Gib die Zeilen unverändert wieder, beginnend mit der Zeile, die „Referring to what“ enthält, und endend mit der letzten Zeile, beide eingeschlossen. Lass die Bilder in deiner Antwort weg.

Extrahierte Einträge –
^^^^^^^^
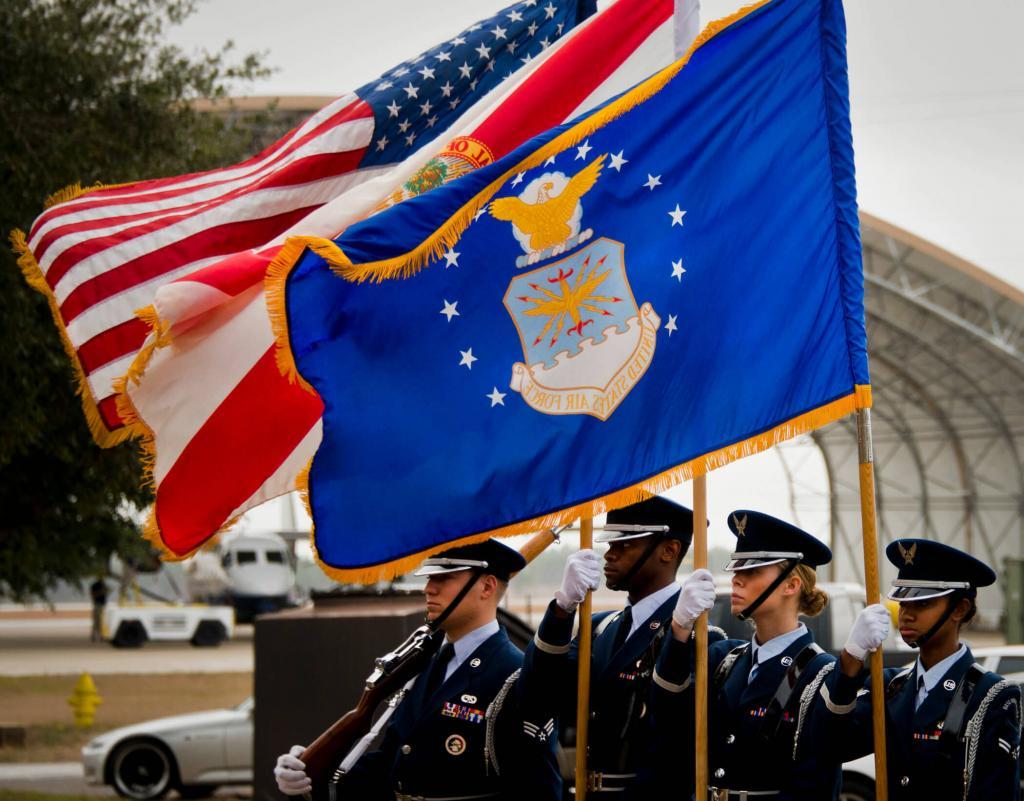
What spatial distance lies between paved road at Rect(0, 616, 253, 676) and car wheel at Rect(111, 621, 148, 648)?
18 centimetres

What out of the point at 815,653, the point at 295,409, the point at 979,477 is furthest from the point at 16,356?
the point at 979,477

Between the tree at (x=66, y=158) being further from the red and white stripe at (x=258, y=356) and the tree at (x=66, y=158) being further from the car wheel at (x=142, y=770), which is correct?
the red and white stripe at (x=258, y=356)

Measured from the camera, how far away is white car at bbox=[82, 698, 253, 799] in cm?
1270

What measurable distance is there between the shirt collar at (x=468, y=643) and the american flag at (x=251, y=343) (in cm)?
122

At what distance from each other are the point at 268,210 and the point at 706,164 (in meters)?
2.47

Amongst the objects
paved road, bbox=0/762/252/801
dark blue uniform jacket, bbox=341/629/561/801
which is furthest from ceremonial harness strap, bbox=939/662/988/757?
paved road, bbox=0/762/252/801

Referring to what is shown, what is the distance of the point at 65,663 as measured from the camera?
31.8 m

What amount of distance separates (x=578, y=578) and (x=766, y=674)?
82 centimetres

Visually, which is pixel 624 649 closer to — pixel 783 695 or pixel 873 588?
pixel 783 695

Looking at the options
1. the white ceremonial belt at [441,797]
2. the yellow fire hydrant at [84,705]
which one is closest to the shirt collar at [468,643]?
the white ceremonial belt at [441,797]

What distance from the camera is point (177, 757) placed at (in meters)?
12.8

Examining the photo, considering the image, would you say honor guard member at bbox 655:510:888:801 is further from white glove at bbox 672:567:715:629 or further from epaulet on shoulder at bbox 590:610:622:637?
epaulet on shoulder at bbox 590:610:622:637

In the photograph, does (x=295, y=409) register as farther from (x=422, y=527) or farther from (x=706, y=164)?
(x=706, y=164)

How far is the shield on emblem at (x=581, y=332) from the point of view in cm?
472
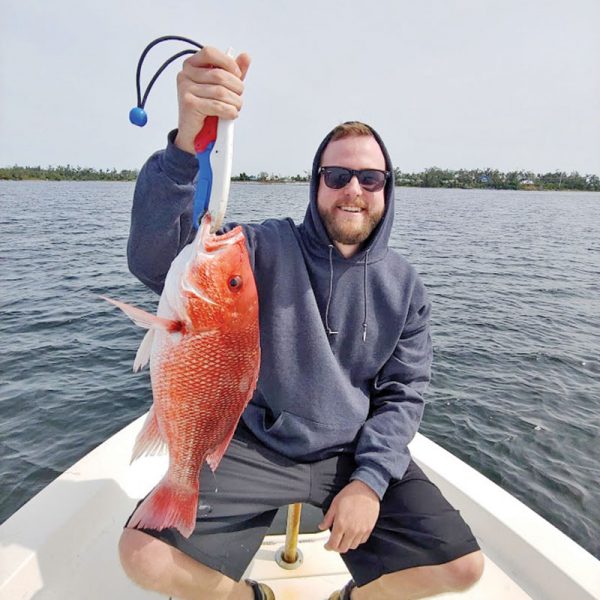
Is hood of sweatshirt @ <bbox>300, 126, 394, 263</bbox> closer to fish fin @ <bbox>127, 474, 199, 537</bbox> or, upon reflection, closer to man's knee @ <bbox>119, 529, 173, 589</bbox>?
fish fin @ <bbox>127, 474, 199, 537</bbox>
^^^^^^^^
Gelöste Aufgabe –
Referring to what is shown, what is the distance of the point at 65,663 as measured from the camera?
31.8 m

What amount of distance separates (x=578, y=578) and (x=766, y=674)?
82 centimetres

Visually, which is pixel 624 649 closer to — pixel 783 695 or pixel 873 588?
pixel 783 695

Looking at the options
1. the white ceremonial belt at [441,797]
2. the yellow fire hydrant at [84,705]
which one is closest to the shirt collar at [468,643]?
the white ceremonial belt at [441,797]

What distance from the camera is point (177, 757) placed at (in meters)?
12.8

Examining the photo, considering the image, would you say honor guard member at bbox 655:510:888:801 is further from white glove at bbox 672:567:715:629 or further from epaulet on shoulder at bbox 590:610:622:637?
epaulet on shoulder at bbox 590:610:622:637

In the photograph, does (x=295, y=409) register as farther from (x=422, y=527) or farther from (x=706, y=164)?
(x=706, y=164)

How far is the shield on emblem at (x=581, y=332) from the point of view in cm?
472
Is hood of sweatshirt @ <bbox>300, 126, 394, 263</bbox> closer to fish fin @ <bbox>127, 474, 199, 537</bbox> or, upon reflection, closer to man's knee @ <bbox>119, 529, 173, 589</bbox>?
fish fin @ <bbox>127, 474, 199, 537</bbox>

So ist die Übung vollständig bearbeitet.